Les sérologies pré-conceptionnelles
Avant un projet de grossesse, un bilan sérologique est proposé pour identifier les risques infectieux évitables pendant la grossesse et vérifier les immunités. Il inclut : rubéole (une vaccination avant grossesse si non immunisée, avec 1 mois de contraception après vaccination) ; toxoplasmose (si non immunisée, mesures alimentaires et d'hygiène pendant la grossesse) ; varicelle (vaccination si non immune) ; sérologies VIH, VHB, VHC, syphilis (dépistage recommandé pour tout projet parental et obligatoire lors de la déclaration de grossesse en France) ; parfois CMV selon le contexte professionnel (crèche, petite enfance). Chez l'homme aussi en contexte PMA : VIH, VHB, VHC, syphilis. Le bilan de groupe sanguin ABO-Rhésus est fait pour anticiper la prévention d'une éventuelle allo-immunisation. Ces examens sont simples, à faire tôt, et permettent de prévenir des complications lourdes.

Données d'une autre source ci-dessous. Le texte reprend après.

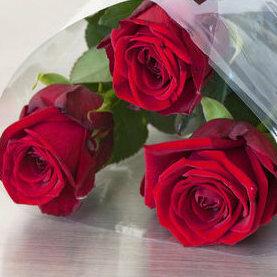 Bilde 3 røde roser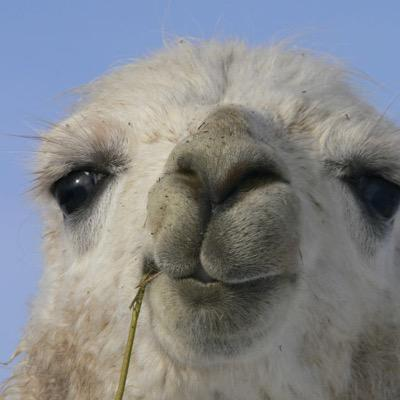 Whos Your Llama On Twitter Dan And Phils Inner Llamas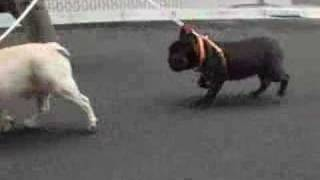 French Bulldogs , Pudgy & Ooloo take a walk around !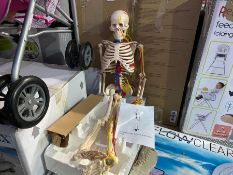 85CMS TEACHING SKELETON WITH NERVES AND BLOOD VESSELS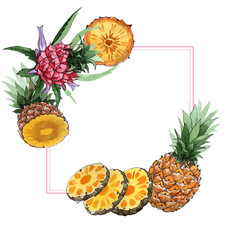 Exotic pineapple healthy food frame in a watercolor style. Full name of the fruit: pineapple. Aquarelle wild fruit for background, texture, wrapper pattern or menu.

Le bilan immunologique et de thrombophilies, dans quels cas
Le bilan dit « immunologique » n'est pas indiqué en première intention. Il est discuté en cas de fausses couches à répétition (au moins 2 ou 3 selon les définitions ESHRE), d'échecs répétés d'implantation en FIV, ou d'antécédents thrombotiques personnels ou familiaux. Il explore principalement le syndrome des antiphospholipides (anticorps anticardiolipine, anti-bêta-2-glycoprotéine-1, anticoagulant lupique), à confirmer sur deux prélèvements à 12 semaines d'intervalle car les faux positifs transitoires sont fréquents. Un bilan de thrombophilies héréditaires (facteur V Leiden, mutation du facteur II, déficits en protéines C, S, antithrombine) est proposé au cas par cas. Les examens plus larges (cellules NK utérines, cytokines, KIR-HLA, autres auto-anticorps) sont controversés : les recommandations ESHRE 2023 sur les fausses couches à répétition et les échecs répétés d'implantation sont prudentes et rappellent que beaucoup de ces bilans ne modifient pas la prise en charge. À réserver à des centres experts, sans multiplier des examens coûteux et anxiogènes sans bénéfice démontré.
À retenir
Le bilan démarre après 12 mois de tentatives (6 mois après 35 ans) et se fait en parallèle chez les deux membres du couple. Le socle : bilan hormonal à J3, échographie pelvienne avec compte des follicules antraux, spermogramme, sérologies pré-conceptionnelles. L'hystérosalpingographie explore la perméabilité tubaire, se prépare avec un antalgique, et peut légèrement stimuler la fertilité les mois qui suivent. Le bilan immunologique et les thrombophilies ne sont pas systématiques : ils se justifient en cas de fausses couches à répétition ou d'échecs d'implantation, dans des centres experts, sans multiplier les examens sans bénéfice. Un bilan bien mené sert à orienter, pas à cocher toutes les cases.